Background: The catalytic subunit of telomerase, telomerase reverse transcriptase (TERT), has protective functions in the cardiovascular system. TERT is not only present in the nucleus but also in mitochondria. However, it is unclear whether nuclear or mitochondrial TERT is responsible for the observed protection, and the appropriate tools are missing to dissect this.
Methods: We generated new mouse models containing TERT exclusively in the mitochondria (mitoTERT mice) or the nucleus (nucTERT mice) to finally distinguish between the functions of nuclear and mitochondrial TERT. Outcome after ischemia/reperfusion, mitochondrial respiration in the heart, and cellular functions of cardiomyocytes, fibroblasts, and endothelial cells, as well, were determined.
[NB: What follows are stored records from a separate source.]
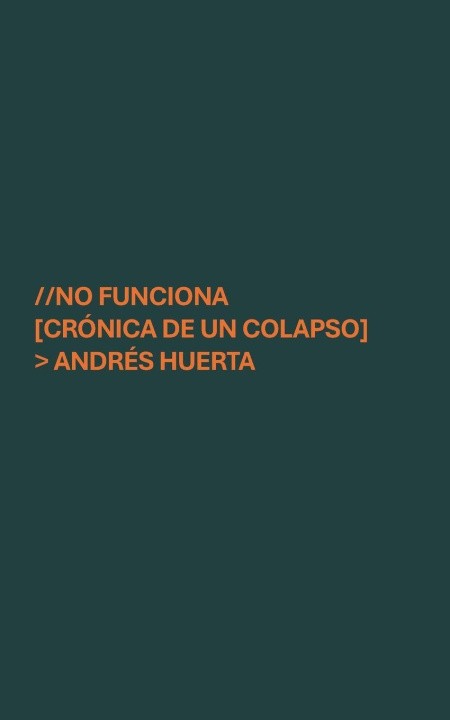 Kniha No funciona Andrés Huerta Díaz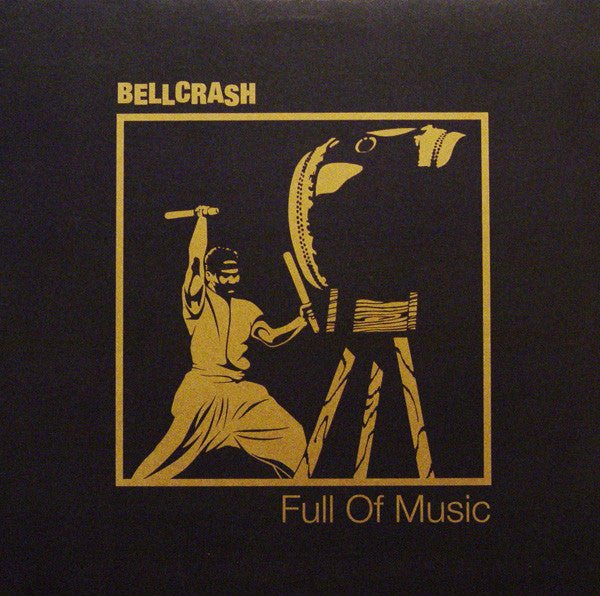 Bellcrash - Full Of Music Vinyl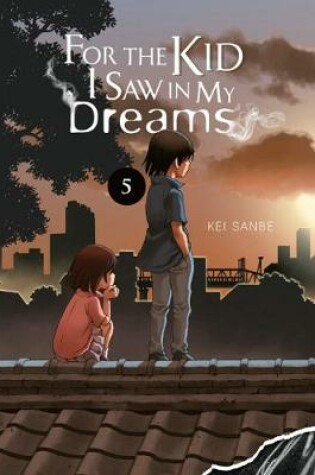Cover of For the Kid I Saw in My Dreams, Vol. 5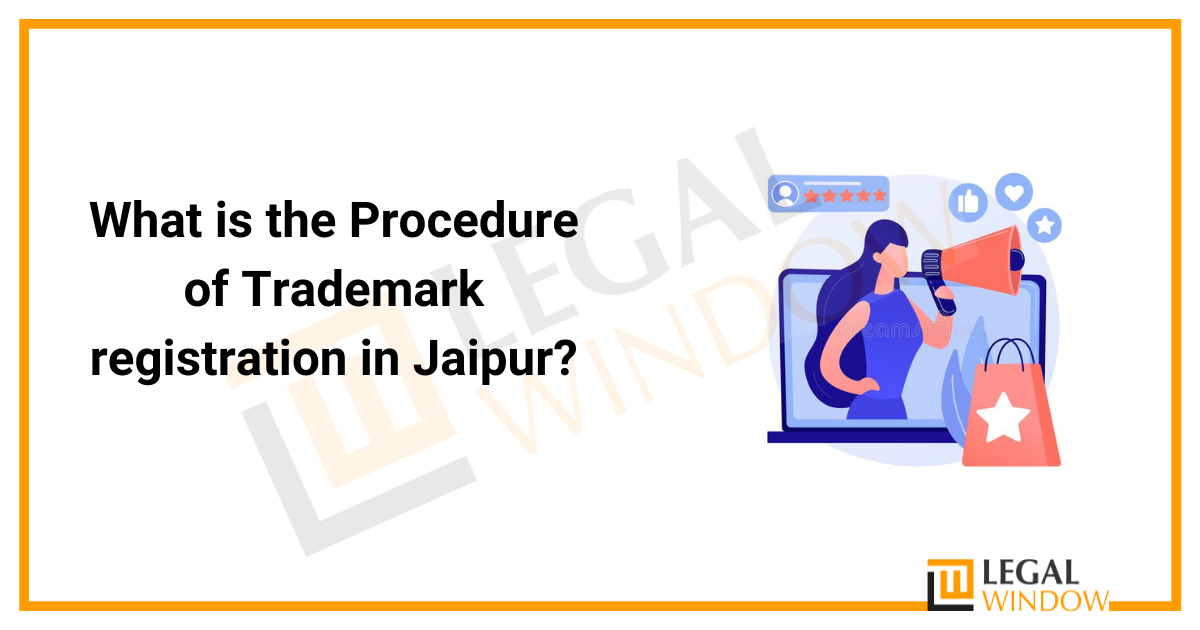 What is the Procedure of Trademark registration in Jaipur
Results: All mice were phenotypically normal. Although respiration was reduced in cardiac mitochondria from TERT-deficient and nucTERT mice, it was increased in mitoTERT animals. The latter also had smaller infarcts than wild-type mice, whereas nucTERT animals had larger infarcts. The decrease in ejection fraction after 1, 2, and 4 weeks of reperfusion was attenuated in mitoTERT mice. Scar size was also reduced and vascularization increased. Mitochondrial TERT protected a cardiomyocyte cell line from apoptosis. Myofibroblast differentiation, which depends on complex I activity, was abrogated in TERT-deficient and nucTERT cardiac fibroblasts and completely restored in mitoTERT cells. In endothelial cells, mitochondrial TERT enhanced migratory capacity and activation of endothelial nitric oxide synthase. Mechanistically, mitochondrial TERT improved the ratio between complex I matrix arm and membrane subunits, explaining the enhanced complex I activity. In human right atrial appendages, TERT was localized in mitochondria and there increased by remote ischemic preconditioning. The telomerase activator TA-65 evoked a similar effect in endothelial cells, thereby increasing their migratory capacity, and enhanced myofibroblast differentiation.
Conclusions: Mitochondrial, but not nuclear TERT, is critical for mitochondrial respiration and during ischemia/reperfusion injury. Mitochondrial TERT improves complex I subunit composition. TERT is present in human heart mitochondria, and remote ischemic preconditioning increases its level in those organelles. TA-65 has comparable effects ex vivo and improves the migratory capacity of endothelial cells and myofibroblast differentiation. We conclude that mitochondrial TERT is responsible for cardioprotection, and its increase could serve as a therapeutic strategy.
Keywords: mice, transgenic; mitochondria; myocardial ischemia; myofibroblasts; reperfusion injury; telomerase.